Select a folder to save the files before the download will commence. Once the download finishes the file will look something like this. Due note that it could take a while for the download to finish.

The next step would be to go into the CDF control settings page. Here you are able to select where the TMF files have been stored on your local system or to use one of the earlier mentioned online TMF servers instead (arrow).

Once configured go back into CDF control and select the .etl file to parse, the steps that follow are pretty self explanatory, so I won’t include all screenshots.

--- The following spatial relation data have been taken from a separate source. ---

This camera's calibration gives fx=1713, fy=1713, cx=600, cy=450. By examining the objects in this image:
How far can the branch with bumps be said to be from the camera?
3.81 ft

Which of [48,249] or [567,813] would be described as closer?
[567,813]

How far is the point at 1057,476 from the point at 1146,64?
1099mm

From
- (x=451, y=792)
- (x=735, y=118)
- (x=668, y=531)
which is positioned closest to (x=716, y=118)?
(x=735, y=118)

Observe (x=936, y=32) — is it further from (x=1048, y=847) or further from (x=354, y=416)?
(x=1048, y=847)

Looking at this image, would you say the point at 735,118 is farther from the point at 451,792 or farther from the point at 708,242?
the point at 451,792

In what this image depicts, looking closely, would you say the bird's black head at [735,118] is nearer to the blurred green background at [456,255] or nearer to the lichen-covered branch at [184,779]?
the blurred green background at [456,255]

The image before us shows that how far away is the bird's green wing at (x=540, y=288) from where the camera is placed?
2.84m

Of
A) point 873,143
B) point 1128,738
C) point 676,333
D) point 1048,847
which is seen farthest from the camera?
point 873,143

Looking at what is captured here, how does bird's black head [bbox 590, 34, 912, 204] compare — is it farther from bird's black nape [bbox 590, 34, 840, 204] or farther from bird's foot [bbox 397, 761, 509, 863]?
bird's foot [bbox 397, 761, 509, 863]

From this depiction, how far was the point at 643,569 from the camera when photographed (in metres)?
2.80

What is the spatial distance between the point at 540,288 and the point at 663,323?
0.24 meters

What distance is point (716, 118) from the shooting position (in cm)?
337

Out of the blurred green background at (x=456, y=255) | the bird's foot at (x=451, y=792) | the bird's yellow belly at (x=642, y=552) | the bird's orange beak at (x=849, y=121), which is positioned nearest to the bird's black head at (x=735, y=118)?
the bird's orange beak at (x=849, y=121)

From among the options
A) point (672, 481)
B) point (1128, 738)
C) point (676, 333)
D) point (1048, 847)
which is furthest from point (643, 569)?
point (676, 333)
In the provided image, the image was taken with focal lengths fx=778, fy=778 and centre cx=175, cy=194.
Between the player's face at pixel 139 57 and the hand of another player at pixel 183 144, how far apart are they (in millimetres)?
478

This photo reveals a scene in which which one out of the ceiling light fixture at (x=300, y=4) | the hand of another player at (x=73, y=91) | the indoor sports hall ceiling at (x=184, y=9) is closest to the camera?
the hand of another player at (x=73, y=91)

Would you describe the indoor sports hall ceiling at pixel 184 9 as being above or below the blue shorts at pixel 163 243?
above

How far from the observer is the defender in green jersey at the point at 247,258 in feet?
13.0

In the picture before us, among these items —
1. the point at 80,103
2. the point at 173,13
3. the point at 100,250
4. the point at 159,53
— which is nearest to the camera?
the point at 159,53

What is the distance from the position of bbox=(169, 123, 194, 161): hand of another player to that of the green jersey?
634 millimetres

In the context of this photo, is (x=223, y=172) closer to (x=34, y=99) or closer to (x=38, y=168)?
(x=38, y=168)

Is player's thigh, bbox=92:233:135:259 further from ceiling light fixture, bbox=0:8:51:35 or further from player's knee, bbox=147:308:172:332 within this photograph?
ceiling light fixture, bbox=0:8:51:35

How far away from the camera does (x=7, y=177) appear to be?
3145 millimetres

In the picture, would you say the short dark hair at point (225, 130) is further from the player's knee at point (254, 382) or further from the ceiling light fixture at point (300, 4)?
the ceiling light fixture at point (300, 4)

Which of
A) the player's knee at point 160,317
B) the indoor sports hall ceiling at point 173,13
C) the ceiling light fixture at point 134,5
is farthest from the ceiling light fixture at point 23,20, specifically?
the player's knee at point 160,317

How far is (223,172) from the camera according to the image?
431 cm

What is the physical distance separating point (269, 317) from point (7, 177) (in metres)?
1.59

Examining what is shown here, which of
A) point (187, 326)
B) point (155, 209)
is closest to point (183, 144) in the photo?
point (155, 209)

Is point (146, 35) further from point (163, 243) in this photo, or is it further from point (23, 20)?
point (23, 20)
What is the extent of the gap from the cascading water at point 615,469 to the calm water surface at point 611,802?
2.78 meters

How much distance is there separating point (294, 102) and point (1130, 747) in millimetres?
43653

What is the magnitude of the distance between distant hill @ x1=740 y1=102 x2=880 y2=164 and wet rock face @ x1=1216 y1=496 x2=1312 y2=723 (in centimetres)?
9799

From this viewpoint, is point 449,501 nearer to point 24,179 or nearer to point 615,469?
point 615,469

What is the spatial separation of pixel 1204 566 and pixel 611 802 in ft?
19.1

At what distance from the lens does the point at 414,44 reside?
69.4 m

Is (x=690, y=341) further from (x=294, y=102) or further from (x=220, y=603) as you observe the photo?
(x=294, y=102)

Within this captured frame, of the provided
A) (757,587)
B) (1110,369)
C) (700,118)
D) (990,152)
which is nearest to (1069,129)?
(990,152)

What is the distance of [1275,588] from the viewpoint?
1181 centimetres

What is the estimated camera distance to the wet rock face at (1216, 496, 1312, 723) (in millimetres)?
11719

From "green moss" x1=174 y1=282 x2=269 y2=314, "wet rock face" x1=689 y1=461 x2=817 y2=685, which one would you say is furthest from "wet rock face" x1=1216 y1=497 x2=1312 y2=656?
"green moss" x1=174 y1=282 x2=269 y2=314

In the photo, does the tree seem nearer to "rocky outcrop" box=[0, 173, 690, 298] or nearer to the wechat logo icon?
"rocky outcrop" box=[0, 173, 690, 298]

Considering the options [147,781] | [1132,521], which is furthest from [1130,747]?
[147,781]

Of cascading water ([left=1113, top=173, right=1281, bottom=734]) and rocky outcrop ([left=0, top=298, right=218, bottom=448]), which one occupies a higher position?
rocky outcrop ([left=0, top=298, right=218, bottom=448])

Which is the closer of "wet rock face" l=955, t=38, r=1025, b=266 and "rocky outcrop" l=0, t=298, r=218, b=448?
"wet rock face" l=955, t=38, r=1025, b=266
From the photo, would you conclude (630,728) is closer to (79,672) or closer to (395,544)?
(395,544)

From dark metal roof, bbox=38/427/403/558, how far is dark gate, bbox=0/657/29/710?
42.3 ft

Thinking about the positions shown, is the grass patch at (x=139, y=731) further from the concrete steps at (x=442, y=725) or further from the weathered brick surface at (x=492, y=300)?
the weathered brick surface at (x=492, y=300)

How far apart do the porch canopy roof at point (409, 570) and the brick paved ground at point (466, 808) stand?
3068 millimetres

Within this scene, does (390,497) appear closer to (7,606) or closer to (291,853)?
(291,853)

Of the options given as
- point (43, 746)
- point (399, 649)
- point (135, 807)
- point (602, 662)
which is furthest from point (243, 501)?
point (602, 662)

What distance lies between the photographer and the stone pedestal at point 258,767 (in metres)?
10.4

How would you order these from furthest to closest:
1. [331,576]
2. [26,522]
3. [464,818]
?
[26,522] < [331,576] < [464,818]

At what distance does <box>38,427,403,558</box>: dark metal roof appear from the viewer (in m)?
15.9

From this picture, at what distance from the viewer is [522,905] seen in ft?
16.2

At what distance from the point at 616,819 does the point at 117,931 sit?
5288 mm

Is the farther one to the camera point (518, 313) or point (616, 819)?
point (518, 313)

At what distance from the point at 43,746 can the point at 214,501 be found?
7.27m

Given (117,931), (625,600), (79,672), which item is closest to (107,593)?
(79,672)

Eventually it will look something like this. You can see at bottom left hand side that the events are being processed and that (more) readable text will be displayed in the right hand side of the CDF control interface. This also shows you that you need to know what you are looking for with regards to parsed information as mentioned earlier. I ran these traces in my home lab whiteout any real problems at that time, so keep that in mind as well. When you are troubleshooting (tracing) a environment with serious issues the output from your .etl files might look somewhat different, and with that I mean, easier to interpret.

Export

During my presentation someone in de audience noted that exporting these results into an Excel file and then filter out all ‘Unknown Formats’ to name one, is a relatively easy and quick way to get a bit more organized (thanks for that). It will definitely clear things up a little, making it easier to browse through you log files. I guess the CDF control interface isn’t the best way to go when actually viewing and searching through your logs.

Filtering

While CDF control might not be the best viewer, it does offer some additional features to make life a little easier, again, if you know what you are looking for. By right clicking on the parsed text or by going into the main mane, CDF control offers some handy filtering options. I’d suggest to just give it a go, open up Scout and/or CDF control, run a few traces and play around with all this a bit. It might not make much sense to you at first but if you stick at it and it has your interest you might be surprised of what you will learn.

That’s it for now

It became a much longer article then I anticipated on forehand, which isn’t a bad thing of course, but I’ll leave it at this for now. During part two I’ll have some more interesting troubleshoot tips and tricks to share with you. I will also provide you with some more insights in how CTX Support handles things on a daily basis. We’ll dive a bit deeper into CDF control, have a look at startup tracing and compare CDF control and Scout as well. Both XDPing and XDDBDiag will be discussed in some more detail and let’s not forget Scout’s Collect & Upload feature combined with Citrix’s Insight Services. Thanks for reading.